(INSTRUCTIONS FOR THE TASK)
Answer these questions using the text about Jack Ma below.
1. Which three companies does the text say Alibaba's market capitalization puts it in the leagues of?
2. What did Ma's parents do for a living?
3. In what year and in which city did Ma go online for the first time?

(SUPPLIED TEXT)
++++++++++++++++++++

Roughly 10 years ago, a publicist arranged for a Chinese entrepreneur to come to the New York offices of the business magazine where I worked at the time. Expecting the standard PR routine, I was hardly prepared for the charismatic yet impish figure who sat before me, explaining how he started the company in his apartment and spouting wildly aggressive goals for beating eBay in China. There was so much energy, so much ambition, so much fire inside this scrappy little man, it was hard to know quite what to make of him.

That man was Alibaba Group founder Jack Ma.

About a decade later, his ambition turned out to not be so wild after all. Ma did indeed beat eBay in China — and handily. The company is thought to have a market capitalization somewhere between $150 to $250 billion, which puts it in the leagues of Facebook, Oracle and IBM. It is China's, and potentially the world's, largest online commerce company. And it has now filed its initial public offering in the United States, which could become the largest in history.

But despite achieving those goals and being in many ways China's first global CEO, Jack Ma hardly has the name recognition stateside as, say, Mark Zuckerberg. Here are key details to know about the man behind the big upcoming IPO, known as the "godfather" of China's entrepreneurs:

He was originally an English teacher who learned the language as an unpaid tour guide in Hangzhou. Ma, whose parents were traditional theater performers, twice failed university entrance exams, but became a teacher after entering the local teacher's college. He has said he was rejected from Harvard 10 times and that he was turned down as a secretary to a Kentucky Fried Chicken general manager. During a trip to Seattle in 1995, he went online for the first time, and saw how little information existed about Chinese companies. That prompted him to start China Pages, one of the first Chinese Internet companies.

++++++++++++++++++++

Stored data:
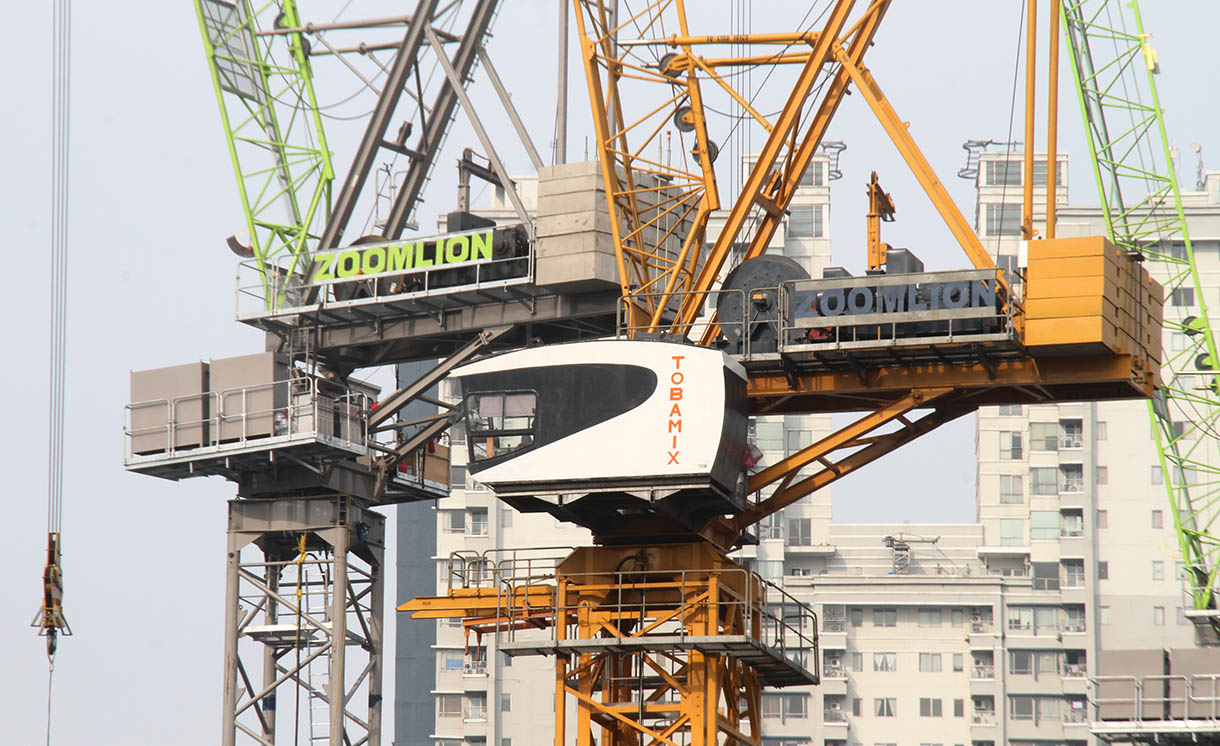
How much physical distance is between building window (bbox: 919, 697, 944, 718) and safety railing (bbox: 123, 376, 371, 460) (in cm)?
9293

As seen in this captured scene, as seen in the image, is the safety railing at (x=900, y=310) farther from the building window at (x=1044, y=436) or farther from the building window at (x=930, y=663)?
the building window at (x=1044, y=436)

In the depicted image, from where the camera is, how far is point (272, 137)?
77.3 meters

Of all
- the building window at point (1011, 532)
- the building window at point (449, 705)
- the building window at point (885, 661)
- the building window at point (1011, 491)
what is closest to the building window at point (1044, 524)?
the building window at point (1011, 532)

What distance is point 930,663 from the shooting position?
156 metres

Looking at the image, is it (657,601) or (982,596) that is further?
(982,596)

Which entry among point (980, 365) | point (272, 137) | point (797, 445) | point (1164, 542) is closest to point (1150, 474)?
point (1164, 542)

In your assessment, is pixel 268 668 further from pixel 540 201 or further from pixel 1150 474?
pixel 1150 474

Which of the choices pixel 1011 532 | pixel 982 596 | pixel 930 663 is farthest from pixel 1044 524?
pixel 930 663

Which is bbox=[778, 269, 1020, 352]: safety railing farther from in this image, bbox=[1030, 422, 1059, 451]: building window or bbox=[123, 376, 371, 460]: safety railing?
bbox=[1030, 422, 1059, 451]: building window

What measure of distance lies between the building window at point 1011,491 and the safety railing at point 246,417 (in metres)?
101

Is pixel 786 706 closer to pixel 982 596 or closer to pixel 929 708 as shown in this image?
pixel 929 708

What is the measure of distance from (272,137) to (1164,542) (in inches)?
3912

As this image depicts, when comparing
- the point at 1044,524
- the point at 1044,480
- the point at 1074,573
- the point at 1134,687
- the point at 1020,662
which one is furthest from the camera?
the point at 1044,480

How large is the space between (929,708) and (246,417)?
9691 centimetres
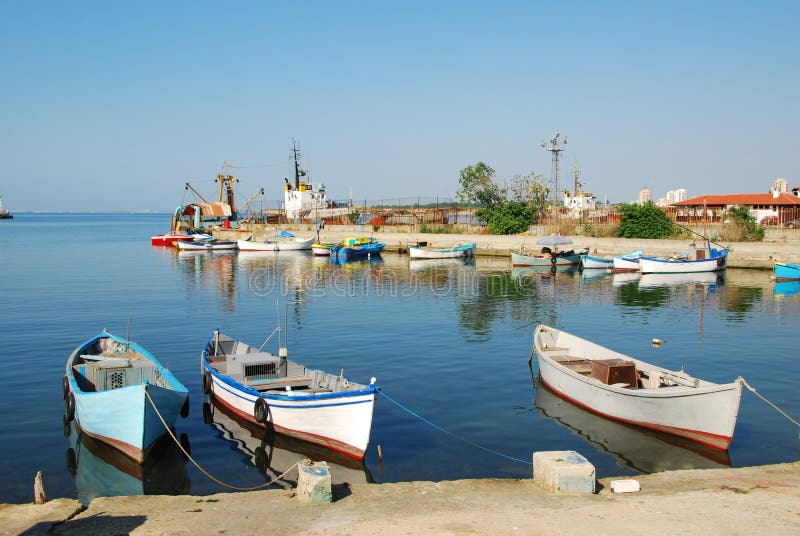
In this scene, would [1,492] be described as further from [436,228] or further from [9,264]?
[436,228]

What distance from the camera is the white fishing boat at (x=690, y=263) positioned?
179 ft

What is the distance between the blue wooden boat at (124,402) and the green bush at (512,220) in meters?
63.7

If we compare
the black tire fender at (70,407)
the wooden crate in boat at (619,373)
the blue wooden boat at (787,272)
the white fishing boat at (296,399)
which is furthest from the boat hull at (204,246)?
the wooden crate in boat at (619,373)

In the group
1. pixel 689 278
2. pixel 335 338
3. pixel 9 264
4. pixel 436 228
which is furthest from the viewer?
pixel 436 228

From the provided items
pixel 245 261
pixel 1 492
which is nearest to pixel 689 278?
pixel 245 261

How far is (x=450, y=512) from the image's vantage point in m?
10.4

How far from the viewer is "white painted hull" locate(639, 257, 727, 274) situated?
2143 inches

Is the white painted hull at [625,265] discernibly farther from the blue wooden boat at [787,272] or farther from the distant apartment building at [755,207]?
the distant apartment building at [755,207]

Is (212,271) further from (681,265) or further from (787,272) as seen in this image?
(787,272)

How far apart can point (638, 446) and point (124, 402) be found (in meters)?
12.3

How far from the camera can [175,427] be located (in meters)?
17.1

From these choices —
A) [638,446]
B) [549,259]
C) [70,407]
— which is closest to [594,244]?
[549,259]

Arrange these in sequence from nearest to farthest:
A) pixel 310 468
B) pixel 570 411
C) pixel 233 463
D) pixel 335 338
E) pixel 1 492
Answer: pixel 310 468
pixel 1 492
pixel 233 463
pixel 570 411
pixel 335 338

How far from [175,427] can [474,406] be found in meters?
8.37
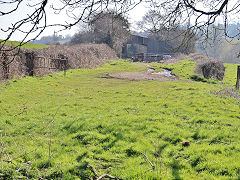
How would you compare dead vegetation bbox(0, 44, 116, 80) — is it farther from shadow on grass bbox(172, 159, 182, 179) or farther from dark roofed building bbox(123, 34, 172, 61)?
dark roofed building bbox(123, 34, 172, 61)

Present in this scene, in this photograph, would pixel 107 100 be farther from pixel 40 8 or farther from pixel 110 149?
pixel 40 8

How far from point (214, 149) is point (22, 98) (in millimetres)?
9948

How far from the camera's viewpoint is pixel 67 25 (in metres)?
2.96

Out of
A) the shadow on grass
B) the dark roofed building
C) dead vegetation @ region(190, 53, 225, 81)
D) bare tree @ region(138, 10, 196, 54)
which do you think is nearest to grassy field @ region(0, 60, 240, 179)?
the shadow on grass

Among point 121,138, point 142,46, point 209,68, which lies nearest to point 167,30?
point 121,138

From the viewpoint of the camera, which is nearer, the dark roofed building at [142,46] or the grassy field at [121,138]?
the grassy field at [121,138]

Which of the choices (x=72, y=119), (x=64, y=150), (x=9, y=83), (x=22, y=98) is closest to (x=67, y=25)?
(x=64, y=150)

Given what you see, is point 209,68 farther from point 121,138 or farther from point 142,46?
point 142,46

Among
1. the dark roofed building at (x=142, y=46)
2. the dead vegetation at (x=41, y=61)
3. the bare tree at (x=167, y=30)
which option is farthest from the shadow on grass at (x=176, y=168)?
the dark roofed building at (x=142, y=46)

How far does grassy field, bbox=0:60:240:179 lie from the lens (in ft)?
13.4

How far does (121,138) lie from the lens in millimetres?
6074

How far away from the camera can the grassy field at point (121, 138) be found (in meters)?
4.09

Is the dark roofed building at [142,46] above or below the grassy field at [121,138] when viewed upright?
above

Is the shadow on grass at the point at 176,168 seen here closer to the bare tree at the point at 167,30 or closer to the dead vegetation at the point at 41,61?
the bare tree at the point at 167,30
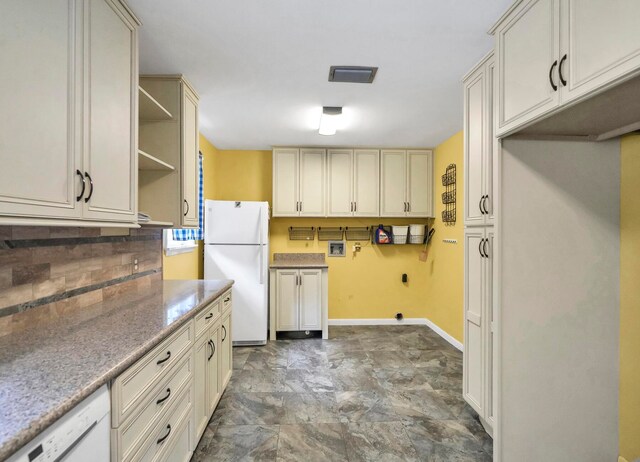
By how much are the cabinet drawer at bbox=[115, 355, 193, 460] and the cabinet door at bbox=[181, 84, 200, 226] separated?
1074mm

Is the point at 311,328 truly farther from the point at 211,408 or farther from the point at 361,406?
the point at 211,408

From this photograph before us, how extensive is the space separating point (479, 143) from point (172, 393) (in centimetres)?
220

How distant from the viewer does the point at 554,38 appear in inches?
42.9

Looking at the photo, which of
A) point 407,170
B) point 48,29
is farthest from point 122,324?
point 407,170

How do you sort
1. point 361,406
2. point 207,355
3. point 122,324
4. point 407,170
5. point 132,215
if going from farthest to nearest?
point 407,170 → point 361,406 → point 207,355 → point 132,215 → point 122,324

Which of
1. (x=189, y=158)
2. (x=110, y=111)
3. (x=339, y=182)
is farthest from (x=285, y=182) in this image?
(x=110, y=111)

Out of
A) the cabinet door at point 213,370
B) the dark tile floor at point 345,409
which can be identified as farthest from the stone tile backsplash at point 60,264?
the dark tile floor at point 345,409

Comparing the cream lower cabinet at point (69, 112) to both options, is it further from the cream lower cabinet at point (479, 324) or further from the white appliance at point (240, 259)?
the cream lower cabinet at point (479, 324)

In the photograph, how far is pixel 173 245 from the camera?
2.68 metres

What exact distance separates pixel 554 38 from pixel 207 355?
2362 mm

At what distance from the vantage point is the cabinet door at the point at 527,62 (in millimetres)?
1105

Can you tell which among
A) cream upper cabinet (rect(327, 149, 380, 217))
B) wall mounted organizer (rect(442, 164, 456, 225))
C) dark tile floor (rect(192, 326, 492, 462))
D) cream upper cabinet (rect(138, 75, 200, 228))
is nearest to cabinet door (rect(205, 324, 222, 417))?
dark tile floor (rect(192, 326, 492, 462))

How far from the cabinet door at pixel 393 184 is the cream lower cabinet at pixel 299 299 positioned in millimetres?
1244

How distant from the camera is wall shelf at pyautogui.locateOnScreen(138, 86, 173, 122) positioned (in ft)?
5.82
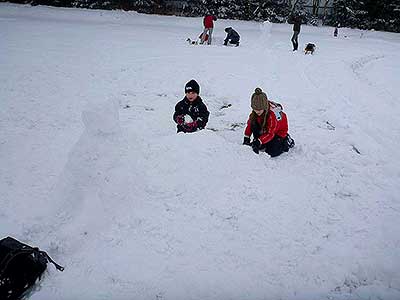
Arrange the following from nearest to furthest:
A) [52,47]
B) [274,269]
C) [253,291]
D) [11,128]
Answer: [253,291] < [274,269] < [11,128] < [52,47]

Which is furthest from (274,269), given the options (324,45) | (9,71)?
(324,45)

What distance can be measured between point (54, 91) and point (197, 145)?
17.9 feet

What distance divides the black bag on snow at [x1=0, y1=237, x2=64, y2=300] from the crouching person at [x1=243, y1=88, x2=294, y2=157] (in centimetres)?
340

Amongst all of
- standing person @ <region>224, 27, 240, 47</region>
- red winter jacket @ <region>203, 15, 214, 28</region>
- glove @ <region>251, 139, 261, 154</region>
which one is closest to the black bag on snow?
glove @ <region>251, 139, 261, 154</region>

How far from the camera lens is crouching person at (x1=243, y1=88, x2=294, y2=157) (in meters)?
5.29

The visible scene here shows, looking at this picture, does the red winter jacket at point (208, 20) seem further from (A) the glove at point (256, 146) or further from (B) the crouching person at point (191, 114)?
(A) the glove at point (256, 146)

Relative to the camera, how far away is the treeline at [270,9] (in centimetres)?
2400

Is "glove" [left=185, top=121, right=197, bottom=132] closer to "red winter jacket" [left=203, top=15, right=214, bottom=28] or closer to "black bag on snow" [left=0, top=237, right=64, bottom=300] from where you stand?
"black bag on snow" [left=0, top=237, right=64, bottom=300]

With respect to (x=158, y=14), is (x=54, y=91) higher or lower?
lower

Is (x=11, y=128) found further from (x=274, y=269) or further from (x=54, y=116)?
(x=274, y=269)

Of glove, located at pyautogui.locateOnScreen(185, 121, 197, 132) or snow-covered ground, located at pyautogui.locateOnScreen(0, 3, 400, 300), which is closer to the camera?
snow-covered ground, located at pyautogui.locateOnScreen(0, 3, 400, 300)

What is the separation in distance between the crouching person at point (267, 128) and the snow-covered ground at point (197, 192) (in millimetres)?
212

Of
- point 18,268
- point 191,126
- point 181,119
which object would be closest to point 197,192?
point 191,126

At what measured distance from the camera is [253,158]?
535 cm
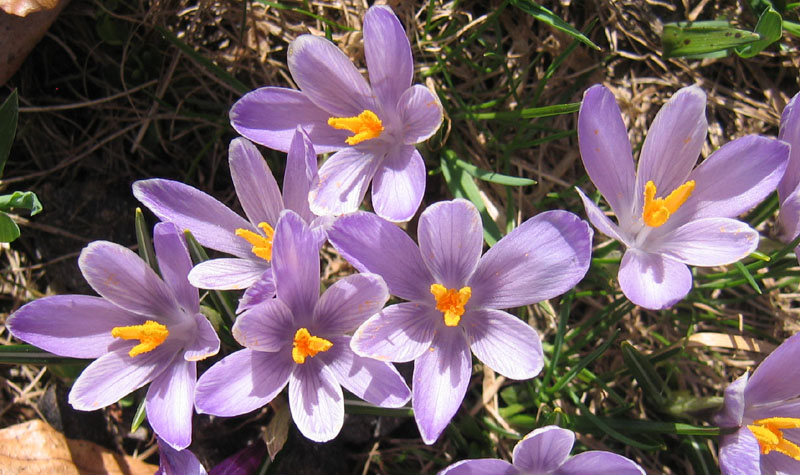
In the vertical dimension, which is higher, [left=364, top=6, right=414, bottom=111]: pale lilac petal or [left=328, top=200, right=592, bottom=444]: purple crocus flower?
[left=364, top=6, right=414, bottom=111]: pale lilac petal

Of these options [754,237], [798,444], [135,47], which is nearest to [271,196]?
[135,47]

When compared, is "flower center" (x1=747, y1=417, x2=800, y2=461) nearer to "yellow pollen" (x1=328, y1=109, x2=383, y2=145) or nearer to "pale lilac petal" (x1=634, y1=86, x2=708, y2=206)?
"pale lilac petal" (x1=634, y1=86, x2=708, y2=206)

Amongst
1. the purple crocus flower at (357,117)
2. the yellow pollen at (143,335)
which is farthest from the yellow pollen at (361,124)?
the yellow pollen at (143,335)

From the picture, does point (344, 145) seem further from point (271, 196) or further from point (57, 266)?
point (57, 266)

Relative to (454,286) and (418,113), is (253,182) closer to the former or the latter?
(418,113)

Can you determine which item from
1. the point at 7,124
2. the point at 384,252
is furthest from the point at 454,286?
the point at 7,124

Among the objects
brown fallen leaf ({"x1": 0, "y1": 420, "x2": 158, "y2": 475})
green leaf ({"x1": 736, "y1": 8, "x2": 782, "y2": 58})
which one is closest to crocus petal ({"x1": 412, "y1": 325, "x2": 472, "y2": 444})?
brown fallen leaf ({"x1": 0, "y1": 420, "x2": 158, "y2": 475})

++++++++++++++++++++

(EXPECTED ANSWER)
1. Facebook, Oracle and IBM.
2. They were traditional theater performers.
3. In 1995, in Seattle.